In fact, the NRA argument could be applied to almost anything constructed by humans.
• Bombs don’t kill people; people build bombs, aim them, drop them…
• Faulty buildings don’t kill people; architects planned them, contractors cheated on materials, construction…
• Land mines don’t maim people; people manufacture those mines, buy those mines, place them where others will walk…
• Toxic pollutants don’t poison people; people ignore environmental standards and regulations…
• Economic flimflam doesn’t hurt homeowners; people write the mortgage policies, sign the papers…
No doubt those rationalizations will provide great consolation to those who have lost lives or limbs, homes or health, respect or freedom.
You might notice that all those assertions have a common thread – the problem is people. I’m surprised no one has suggested the obvious solution – ban people! If we had no people, we’d have no guns, no bombs, no land mines, no collapsing roofs, no industrial chemicals…
Doesn’t that make sense?
Of course not. And by extension, neither do most self-serving slogans. Merely repeating a mantra doesn’t absolve guns – or cars, or land mines, or mortgage clauses – of having devastating effects when misused or abused.

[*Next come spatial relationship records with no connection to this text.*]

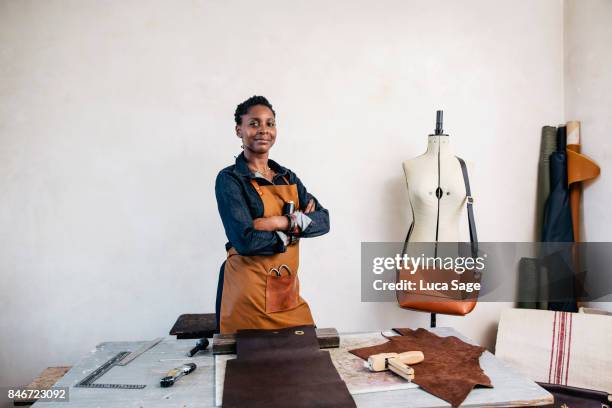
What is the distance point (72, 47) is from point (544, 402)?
3.59m

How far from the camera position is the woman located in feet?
7.79

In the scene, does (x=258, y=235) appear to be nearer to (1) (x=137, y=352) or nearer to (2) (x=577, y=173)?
(1) (x=137, y=352)

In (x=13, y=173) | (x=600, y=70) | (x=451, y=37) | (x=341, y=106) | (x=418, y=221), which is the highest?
(x=451, y=37)

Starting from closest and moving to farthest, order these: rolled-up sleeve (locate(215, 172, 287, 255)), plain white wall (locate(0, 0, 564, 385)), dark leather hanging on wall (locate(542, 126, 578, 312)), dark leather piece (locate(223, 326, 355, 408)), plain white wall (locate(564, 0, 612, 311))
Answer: dark leather piece (locate(223, 326, 355, 408)) < rolled-up sleeve (locate(215, 172, 287, 255)) < plain white wall (locate(0, 0, 564, 385)) < plain white wall (locate(564, 0, 612, 311)) < dark leather hanging on wall (locate(542, 126, 578, 312))

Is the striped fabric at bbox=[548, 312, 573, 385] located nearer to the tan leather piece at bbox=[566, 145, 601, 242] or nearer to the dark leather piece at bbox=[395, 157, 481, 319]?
the dark leather piece at bbox=[395, 157, 481, 319]

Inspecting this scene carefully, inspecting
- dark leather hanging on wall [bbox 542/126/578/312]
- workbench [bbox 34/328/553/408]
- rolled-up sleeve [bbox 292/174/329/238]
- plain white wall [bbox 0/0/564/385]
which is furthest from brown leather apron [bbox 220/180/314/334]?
dark leather hanging on wall [bbox 542/126/578/312]

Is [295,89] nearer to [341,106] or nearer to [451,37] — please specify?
[341,106]

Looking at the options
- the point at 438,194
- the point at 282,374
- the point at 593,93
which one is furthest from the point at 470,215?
the point at 282,374

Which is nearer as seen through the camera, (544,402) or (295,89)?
(544,402)

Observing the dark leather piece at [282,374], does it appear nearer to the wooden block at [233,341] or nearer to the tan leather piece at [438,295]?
the wooden block at [233,341]

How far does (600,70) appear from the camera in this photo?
3557mm

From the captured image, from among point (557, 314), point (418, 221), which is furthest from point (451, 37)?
point (557, 314)

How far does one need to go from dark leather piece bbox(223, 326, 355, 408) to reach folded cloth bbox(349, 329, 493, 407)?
0.76 ft

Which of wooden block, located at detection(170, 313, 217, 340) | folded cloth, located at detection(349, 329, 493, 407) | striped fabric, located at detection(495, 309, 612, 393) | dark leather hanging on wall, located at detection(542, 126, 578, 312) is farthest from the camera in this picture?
dark leather hanging on wall, located at detection(542, 126, 578, 312)
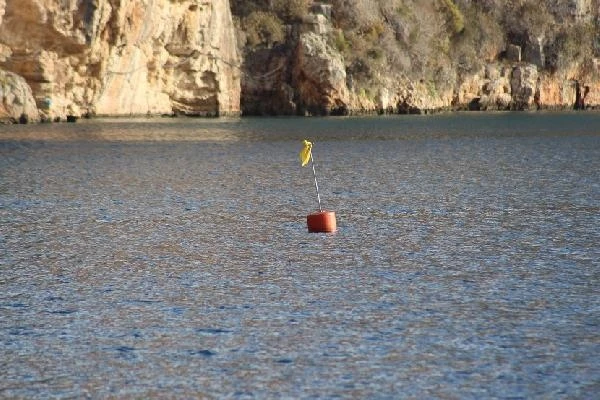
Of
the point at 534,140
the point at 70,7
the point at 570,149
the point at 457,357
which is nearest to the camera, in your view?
the point at 457,357

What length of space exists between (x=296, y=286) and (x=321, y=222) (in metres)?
4.88

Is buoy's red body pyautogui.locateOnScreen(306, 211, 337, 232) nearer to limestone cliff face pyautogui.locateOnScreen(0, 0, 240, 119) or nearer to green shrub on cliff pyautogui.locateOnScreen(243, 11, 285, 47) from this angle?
limestone cliff face pyautogui.locateOnScreen(0, 0, 240, 119)

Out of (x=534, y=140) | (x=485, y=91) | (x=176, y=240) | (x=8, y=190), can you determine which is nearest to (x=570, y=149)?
(x=534, y=140)

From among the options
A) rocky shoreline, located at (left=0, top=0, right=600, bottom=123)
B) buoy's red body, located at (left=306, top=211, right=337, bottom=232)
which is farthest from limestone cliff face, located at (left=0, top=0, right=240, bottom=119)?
buoy's red body, located at (left=306, top=211, right=337, bottom=232)

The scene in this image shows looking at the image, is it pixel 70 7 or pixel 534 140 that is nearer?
pixel 534 140

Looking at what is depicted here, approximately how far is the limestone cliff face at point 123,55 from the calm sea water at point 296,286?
32.5m

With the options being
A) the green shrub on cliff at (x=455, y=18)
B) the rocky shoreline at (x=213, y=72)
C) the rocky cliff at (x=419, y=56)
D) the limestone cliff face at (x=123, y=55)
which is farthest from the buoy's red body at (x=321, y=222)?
the green shrub on cliff at (x=455, y=18)

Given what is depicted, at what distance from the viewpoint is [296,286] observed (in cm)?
1452

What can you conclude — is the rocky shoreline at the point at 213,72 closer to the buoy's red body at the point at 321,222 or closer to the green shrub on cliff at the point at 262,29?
the green shrub on cliff at the point at 262,29

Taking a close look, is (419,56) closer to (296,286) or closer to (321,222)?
(321,222)

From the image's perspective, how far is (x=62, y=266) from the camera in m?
16.1

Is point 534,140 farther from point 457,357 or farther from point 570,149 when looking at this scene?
point 457,357

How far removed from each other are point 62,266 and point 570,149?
1258 inches

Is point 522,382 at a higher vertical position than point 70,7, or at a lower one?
lower
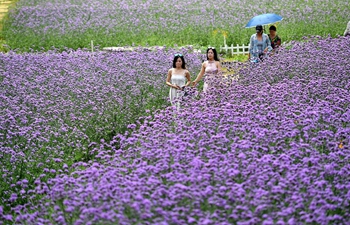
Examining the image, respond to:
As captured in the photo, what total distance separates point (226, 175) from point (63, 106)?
177 inches

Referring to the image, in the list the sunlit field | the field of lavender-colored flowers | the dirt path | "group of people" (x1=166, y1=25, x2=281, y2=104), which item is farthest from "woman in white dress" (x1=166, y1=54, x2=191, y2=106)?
the dirt path

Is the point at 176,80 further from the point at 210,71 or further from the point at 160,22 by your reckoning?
the point at 160,22

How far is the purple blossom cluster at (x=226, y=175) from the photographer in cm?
514

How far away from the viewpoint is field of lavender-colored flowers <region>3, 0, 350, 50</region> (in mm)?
19938

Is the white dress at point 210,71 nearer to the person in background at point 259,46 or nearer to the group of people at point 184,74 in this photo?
the group of people at point 184,74

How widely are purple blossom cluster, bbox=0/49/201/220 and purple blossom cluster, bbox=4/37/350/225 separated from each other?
717mm

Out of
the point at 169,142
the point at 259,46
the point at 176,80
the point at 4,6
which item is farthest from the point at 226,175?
the point at 4,6

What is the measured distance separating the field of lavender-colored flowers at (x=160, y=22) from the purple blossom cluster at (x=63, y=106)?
4.51 m

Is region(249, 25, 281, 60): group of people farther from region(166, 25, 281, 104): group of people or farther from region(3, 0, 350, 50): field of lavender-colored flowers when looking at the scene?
region(3, 0, 350, 50): field of lavender-colored flowers

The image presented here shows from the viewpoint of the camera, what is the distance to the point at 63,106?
980 cm

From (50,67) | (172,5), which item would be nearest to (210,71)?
(50,67)

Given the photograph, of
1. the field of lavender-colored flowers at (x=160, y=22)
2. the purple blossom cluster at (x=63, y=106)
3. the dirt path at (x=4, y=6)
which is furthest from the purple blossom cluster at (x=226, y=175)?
the dirt path at (x=4, y=6)

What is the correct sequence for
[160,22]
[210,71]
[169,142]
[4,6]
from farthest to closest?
[4,6], [160,22], [210,71], [169,142]

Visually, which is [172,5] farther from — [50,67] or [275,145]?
[275,145]
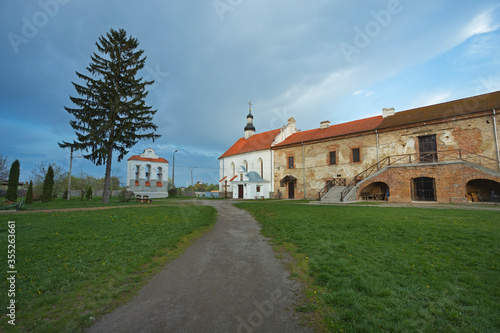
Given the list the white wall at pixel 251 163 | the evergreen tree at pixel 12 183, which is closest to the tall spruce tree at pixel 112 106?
the evergreen tree at pixel 12 183

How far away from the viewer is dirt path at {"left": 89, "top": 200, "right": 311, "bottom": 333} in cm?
302

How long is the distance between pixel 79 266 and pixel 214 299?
131 inches

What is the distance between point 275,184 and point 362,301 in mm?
30131

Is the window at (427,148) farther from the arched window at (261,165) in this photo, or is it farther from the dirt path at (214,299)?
the dirt path at (214,299)

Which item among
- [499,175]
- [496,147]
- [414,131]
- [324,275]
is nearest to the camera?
[324,275]

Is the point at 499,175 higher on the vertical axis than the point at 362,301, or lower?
higher

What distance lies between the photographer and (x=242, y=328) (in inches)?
116

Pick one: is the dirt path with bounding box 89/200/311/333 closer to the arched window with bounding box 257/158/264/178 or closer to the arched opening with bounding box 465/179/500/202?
the arched opening with bounding box 465/179/500/202

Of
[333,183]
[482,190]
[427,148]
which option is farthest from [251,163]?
[482,190]

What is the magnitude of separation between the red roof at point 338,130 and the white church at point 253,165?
2.92 metres

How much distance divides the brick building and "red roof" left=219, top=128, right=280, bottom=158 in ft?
21.6

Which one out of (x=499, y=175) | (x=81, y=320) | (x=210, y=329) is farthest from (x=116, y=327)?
(x=499, y=175)

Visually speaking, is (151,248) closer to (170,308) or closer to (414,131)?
(170,308)

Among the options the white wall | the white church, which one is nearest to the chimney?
the white church
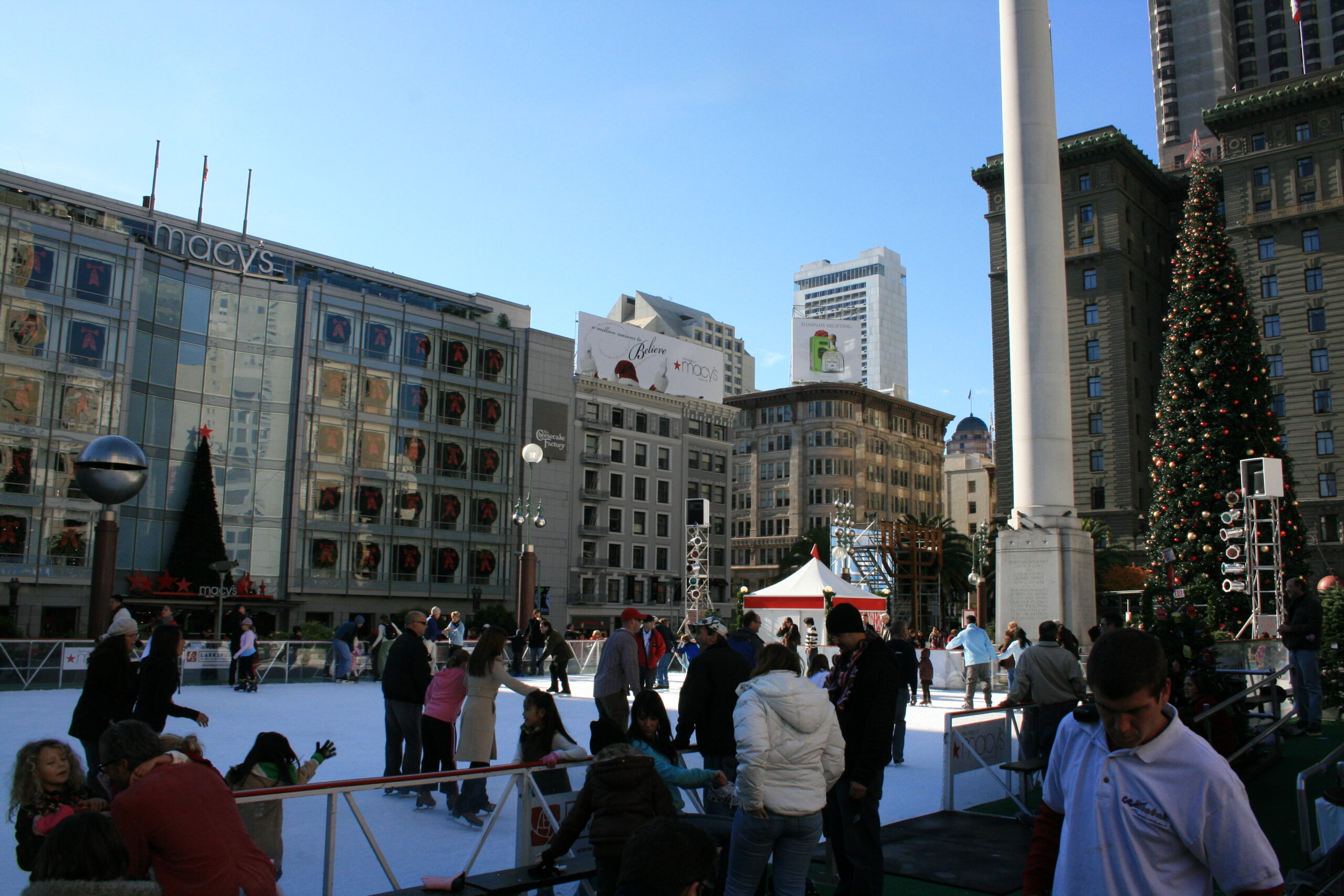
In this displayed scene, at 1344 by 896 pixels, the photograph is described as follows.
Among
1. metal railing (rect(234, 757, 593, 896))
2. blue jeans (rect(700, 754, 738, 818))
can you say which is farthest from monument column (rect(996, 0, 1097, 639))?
metal railing (rect(234, 757, 593, 896))

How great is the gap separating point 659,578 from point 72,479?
4283cm

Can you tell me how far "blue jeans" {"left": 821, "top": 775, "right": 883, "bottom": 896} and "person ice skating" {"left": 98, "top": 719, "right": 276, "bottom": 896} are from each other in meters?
3.31

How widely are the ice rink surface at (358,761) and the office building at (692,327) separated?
8205 cm

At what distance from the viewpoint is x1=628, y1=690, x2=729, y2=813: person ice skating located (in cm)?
634

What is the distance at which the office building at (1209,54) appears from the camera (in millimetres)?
100125

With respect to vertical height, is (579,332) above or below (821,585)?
above

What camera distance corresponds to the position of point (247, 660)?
2231 centimetres

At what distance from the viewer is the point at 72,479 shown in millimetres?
44688

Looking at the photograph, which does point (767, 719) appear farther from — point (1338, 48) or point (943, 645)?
point (1338, 48)

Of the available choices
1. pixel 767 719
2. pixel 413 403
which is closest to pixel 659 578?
pixel 413 403

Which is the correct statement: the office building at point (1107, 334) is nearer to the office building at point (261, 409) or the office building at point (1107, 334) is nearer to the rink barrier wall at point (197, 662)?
the office building at point (261, 409)

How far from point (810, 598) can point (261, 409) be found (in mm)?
35144

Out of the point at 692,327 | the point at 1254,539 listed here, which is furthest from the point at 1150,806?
the point at 692,327

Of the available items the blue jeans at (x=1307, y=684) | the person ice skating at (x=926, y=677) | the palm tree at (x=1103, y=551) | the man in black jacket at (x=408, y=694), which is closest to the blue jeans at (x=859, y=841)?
the man in black jacket at (x=408, y=694)
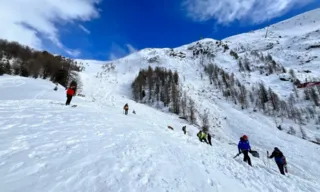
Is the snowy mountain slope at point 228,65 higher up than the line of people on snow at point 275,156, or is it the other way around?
the snowy mountain slope at point 228,65

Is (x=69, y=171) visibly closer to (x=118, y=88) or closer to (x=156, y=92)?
(x=156, y=92)

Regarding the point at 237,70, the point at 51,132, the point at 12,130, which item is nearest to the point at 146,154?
the point at 51,132

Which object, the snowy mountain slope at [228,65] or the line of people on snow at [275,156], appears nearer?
the line of people on snow at [275,156]

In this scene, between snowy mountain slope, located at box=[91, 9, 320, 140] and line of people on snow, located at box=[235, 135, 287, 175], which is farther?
snowy mountain slope, located at box=[91, 9, 320, 140]

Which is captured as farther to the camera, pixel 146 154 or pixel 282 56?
pixel 282 56

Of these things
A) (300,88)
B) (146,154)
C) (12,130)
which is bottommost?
(146,154)

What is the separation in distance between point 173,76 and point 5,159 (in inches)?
3229

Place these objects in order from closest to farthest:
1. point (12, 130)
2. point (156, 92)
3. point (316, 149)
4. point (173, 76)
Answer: point (12, 130), point (316, 149), point (156, 92), point (173, 76)

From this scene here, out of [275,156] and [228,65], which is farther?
[228,65]

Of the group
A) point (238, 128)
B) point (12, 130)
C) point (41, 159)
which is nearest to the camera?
point (41, 159)

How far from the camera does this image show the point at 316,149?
33.2 m

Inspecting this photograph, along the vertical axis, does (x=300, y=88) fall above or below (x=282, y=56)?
below

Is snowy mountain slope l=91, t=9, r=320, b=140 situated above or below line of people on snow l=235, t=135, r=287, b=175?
above

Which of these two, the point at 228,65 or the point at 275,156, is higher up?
the point at 228,65
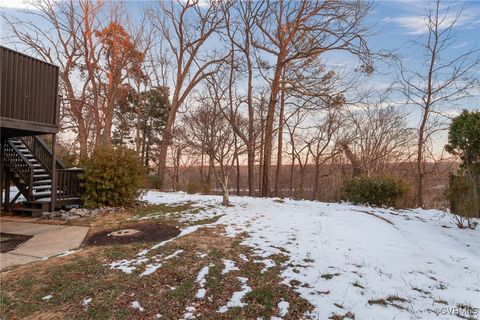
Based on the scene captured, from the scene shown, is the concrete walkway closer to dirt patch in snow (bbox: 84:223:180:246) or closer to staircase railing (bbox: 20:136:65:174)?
dirt patch in snow (bbox: 84:223:180:246)

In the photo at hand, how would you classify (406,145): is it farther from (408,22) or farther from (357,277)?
(357,277)

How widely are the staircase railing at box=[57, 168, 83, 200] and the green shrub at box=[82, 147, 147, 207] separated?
188mm

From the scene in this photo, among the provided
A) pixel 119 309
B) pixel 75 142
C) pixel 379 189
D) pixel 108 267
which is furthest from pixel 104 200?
pixel 75 142

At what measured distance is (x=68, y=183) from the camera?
760 cm

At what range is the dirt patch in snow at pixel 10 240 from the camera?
4.55 m

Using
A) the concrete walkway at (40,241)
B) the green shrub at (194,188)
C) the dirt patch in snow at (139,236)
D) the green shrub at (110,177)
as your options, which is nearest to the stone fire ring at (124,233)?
the dirt patch in snow at (139,236)

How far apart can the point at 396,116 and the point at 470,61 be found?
6866 mm

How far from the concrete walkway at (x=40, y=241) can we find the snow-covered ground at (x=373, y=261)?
108 inches

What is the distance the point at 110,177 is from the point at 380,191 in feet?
26.1

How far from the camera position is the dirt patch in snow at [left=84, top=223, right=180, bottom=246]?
4.82m

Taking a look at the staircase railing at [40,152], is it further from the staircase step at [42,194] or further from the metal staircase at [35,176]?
the staircase step at [42,194]

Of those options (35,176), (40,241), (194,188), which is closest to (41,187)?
(35,176)

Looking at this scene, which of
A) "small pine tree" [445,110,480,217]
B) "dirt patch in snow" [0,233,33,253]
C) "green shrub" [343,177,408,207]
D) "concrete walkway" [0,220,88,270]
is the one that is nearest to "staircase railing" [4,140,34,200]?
"concrete walkway" [0,220,88,270]

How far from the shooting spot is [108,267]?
363 centimetres
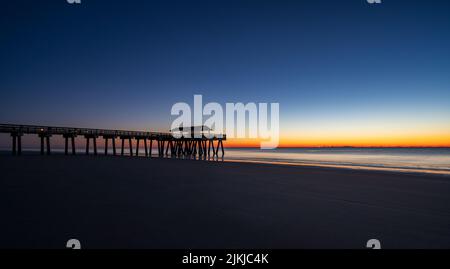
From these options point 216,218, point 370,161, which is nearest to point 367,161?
point 370,161

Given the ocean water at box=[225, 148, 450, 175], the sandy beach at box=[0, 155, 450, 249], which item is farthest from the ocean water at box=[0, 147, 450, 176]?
the sandy beach at box=[0, 155, 450, 249]

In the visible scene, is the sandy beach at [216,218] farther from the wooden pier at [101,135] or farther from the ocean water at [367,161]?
the wooden pier at [101,135]

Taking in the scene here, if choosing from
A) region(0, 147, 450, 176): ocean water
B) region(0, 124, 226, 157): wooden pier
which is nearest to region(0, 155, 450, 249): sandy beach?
region(0, 147, 450, 176): ocean water

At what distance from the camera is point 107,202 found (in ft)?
20.0

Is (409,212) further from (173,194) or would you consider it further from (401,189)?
(173,194)

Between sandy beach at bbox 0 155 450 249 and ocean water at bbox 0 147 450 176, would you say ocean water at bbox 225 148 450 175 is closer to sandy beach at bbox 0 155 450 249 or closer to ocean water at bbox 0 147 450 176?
ocean water at bbox 0 147 450 176

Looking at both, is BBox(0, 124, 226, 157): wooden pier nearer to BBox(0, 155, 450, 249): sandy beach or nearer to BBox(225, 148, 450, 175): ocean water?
BBox(225, 148, 450, 175): ocean water

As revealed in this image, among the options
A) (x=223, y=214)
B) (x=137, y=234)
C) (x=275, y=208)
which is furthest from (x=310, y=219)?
(x=137, y=234)

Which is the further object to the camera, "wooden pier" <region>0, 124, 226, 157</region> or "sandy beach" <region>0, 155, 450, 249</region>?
"wooden pier" <region>0, 124, 226, 157</region>

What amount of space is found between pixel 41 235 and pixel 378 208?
7.20m

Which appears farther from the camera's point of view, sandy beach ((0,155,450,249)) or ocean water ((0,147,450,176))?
ocean water ((0,147,450,176))

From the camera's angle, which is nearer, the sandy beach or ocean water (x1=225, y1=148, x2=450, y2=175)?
the sandy beach

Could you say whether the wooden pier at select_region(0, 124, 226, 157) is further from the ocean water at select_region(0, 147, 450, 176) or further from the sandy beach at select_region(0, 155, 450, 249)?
the sandy beach at select_region(0, 155, 450, 249)

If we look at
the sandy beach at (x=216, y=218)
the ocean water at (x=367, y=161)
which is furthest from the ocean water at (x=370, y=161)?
the sandy beach at (x=216, y=218)
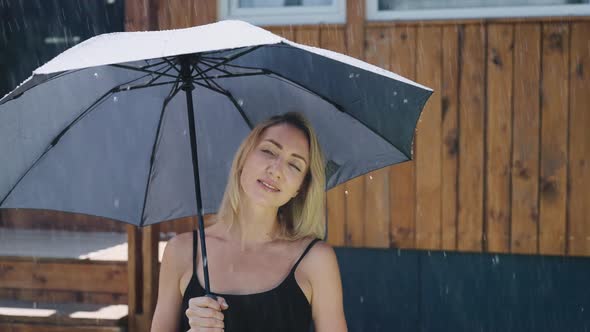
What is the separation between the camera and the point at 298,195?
115 inches

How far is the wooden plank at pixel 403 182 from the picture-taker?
4742 mm

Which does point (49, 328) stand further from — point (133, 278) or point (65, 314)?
point (133, 278)

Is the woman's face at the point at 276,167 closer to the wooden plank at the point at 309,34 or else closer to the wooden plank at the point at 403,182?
the wooden plank at the point at 403,182

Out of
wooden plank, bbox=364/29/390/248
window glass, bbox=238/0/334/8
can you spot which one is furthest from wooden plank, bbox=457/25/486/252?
window glass, bbox=238/0/334/8

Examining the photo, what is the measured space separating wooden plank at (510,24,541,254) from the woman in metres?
2.17

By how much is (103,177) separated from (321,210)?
0.84m

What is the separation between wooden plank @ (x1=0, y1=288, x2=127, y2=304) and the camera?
16.2 ft

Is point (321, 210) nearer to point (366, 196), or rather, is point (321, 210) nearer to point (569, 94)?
point (366, 196)

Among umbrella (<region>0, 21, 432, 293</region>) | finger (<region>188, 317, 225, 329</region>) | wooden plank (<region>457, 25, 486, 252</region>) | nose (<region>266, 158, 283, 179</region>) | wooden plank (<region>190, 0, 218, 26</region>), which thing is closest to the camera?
finger (<region>188, 317, 225, 329</region>)

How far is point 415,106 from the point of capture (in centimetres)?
255

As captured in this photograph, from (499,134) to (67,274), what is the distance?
2935 mm

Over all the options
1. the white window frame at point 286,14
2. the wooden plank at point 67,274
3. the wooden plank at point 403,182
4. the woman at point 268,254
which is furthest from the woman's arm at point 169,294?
the white window frame at point 286,14

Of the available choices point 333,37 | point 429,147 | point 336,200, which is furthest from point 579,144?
Result: point 333,37

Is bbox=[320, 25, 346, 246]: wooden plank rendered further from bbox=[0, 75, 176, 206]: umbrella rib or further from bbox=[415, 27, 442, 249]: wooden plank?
bbox=[0, 75, 176, 206]: umbrella rib
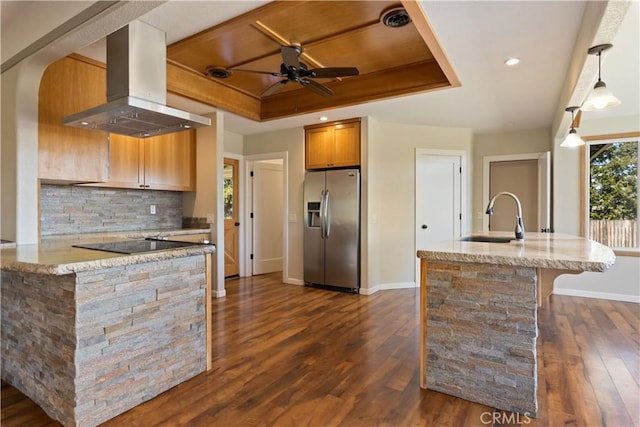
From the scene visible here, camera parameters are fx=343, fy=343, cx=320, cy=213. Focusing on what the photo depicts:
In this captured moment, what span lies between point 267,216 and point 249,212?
411mm

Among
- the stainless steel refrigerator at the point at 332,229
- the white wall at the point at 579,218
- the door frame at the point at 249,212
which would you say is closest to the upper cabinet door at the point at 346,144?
the stainless steel refrigerator at the point at 332,229

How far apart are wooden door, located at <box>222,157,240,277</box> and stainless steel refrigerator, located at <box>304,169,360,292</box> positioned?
1286mm

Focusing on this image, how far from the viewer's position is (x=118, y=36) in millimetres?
2545

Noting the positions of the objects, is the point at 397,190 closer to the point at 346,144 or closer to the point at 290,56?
the point at 346,144

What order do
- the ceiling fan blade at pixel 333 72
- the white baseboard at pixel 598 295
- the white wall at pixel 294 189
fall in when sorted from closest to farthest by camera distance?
1. the ceiling fan blade at pixel 333 72
2. the white baseboard at pixel 598 295
3. the white wall at pixel 294 189

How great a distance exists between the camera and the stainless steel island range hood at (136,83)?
2.44m

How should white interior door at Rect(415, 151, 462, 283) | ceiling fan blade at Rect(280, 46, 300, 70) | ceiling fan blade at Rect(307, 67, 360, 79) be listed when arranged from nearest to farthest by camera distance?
ceiling fan blade at Rect(280, 46, 300, 70), ceiling fan blade at Rect(307, 67, 360, 79), white interior door at Rect(415, 151, 462, 283)

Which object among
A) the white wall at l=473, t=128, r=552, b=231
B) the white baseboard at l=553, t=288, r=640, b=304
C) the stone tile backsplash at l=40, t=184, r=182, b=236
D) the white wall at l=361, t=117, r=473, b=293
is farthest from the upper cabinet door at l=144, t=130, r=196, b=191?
the white baseboard at l=553, t=288, r=640, b=304

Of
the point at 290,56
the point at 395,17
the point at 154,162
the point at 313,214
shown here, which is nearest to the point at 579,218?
the point at 313,214

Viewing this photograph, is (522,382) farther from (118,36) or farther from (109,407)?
(118,36)

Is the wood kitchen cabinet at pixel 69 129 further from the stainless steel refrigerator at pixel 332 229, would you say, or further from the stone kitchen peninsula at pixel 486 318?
the stone kitchen peninsula at pixel 486 318

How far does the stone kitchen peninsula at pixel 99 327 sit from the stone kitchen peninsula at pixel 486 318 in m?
1.55

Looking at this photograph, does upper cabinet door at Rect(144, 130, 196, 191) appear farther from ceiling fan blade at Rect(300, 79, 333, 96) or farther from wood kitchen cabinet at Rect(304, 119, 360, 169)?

Most people accept responsibility for what they do with human technology. But a few don’t. A few construct shoddy buildings, or drive while drunk. A few invent financial scams, cheat on environmental regulations, or use guns to settle disagreements.
That’s why we have regulations that require cars to meet safety standards. Why we have building codes. Why 156 countries (the U.S. being the most significant exception) have outlawed land mines. And that’s why we have – in Canada, at least – laws restricting hate speech.
I see no reason why guns should be exempt from that principle.
We need limits on guns, just as we need them on any human activity that can harm others. That’s why we have governments. To establish ground rules that protect most of us from the unscrupulous few who are unwilling to accept the principle that people shouldn’t harm other people.